No início, tentei dar o benefício da dúvida e fiquei curiosa pra ver até onde ia chegar, respondendo que o neoliberalismo faz mesmo de tudo pra ter lucro, mas ele me cortou imediatamente dizendo que são as mesmas pessoas que estão por trás do capitalismo e do socialismo desde a Grécia antiga. Rodrigo já tinha pesquisado sobre muitas teorias da conspiração e acreditava na maioria delas. Sua favorita, claro, era a dos chemtrails, mas não demorou para que ele chegasse a um monólogo sobre Elon Musk e a inteligência artificial que vai extinguir todos os empregos do mundo para que o governo possa acabar com o dinheiro físico, criar uma renda universal para ter controle sobre até onde o combustível dos carros podem chegar e obrigar todo mundo a comer proteínas sintéticas. Ele contava tudo com tanta convicção e parecia sentir tanto prazer em estar descortinando a realidade pra mim que fiquei até constrangida de questionar ou interromper. Já passava do meio dia, o sol começava a me incomodar, e com a desculpa de estar cansada da caminhada, perguntei se ele se importaria se eu tirasse um cochilo rápido antes de irmos embora.

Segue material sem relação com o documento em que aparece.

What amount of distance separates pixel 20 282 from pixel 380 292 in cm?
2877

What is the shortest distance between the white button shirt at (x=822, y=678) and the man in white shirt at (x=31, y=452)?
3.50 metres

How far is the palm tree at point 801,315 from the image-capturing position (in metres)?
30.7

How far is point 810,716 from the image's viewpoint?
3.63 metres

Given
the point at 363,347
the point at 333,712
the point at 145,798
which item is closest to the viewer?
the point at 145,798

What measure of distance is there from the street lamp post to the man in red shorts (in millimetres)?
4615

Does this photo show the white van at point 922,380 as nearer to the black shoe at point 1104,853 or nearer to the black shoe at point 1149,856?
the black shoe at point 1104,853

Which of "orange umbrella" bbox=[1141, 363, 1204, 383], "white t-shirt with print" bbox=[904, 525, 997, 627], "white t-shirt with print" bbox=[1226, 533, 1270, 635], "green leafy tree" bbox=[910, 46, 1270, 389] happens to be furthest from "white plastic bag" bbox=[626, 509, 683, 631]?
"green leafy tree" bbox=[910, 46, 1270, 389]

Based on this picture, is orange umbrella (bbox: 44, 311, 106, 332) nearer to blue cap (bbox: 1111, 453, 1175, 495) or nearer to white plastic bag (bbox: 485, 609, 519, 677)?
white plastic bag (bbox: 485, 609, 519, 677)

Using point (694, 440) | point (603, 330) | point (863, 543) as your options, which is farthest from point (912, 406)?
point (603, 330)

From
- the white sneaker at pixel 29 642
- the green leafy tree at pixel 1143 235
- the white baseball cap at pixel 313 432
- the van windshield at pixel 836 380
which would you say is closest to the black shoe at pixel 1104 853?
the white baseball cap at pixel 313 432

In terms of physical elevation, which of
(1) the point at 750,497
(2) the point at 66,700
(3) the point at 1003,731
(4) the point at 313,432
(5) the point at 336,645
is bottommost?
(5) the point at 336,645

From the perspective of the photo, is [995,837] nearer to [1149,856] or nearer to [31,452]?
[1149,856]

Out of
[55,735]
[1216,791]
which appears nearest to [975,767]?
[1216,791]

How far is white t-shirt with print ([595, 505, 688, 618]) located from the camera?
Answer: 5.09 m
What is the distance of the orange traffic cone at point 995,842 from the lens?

Na viagem de volta, ele me mostrou uma foto de pilotos de avião usando máscaras respiratórias com dois filtros e perguntou se eu queria assistir um documentário no YouTube. Para não parecer muito mal educada, falei que não precisava gastar o 4G com isso, mas assistiria depois, em casa. Passamos os 50 minutos seguintes escutando teorias sobre combustível de aviões porque ele tinha baixado o tal vídeo no celular. À noite, me mandou uma mensagem agradecendo o dia que tinha sido incrível, ele adorou a minha companhia e tinha se sentido muito confortável para ser ele mesmo. Sugeriu que na semana seguinte fossemos juntos para o interior, onde seu pai tem um sítio perto de um aeroporto, assim, poderíamos observar os voos que estão deixando mais rastros e descobrir por um radar quais companhias são mais coniventes com isso. Foi um convite que ficou sem resposta. E vai ficar – a não ser que eu precise transar de novo.
só quem viveu sabe
comecei a leitura pensando: acho que eu não saio com ninguém porque sou muito chata.
terminei a leitura pensando: ok, eu sou chata. Mas eles também são.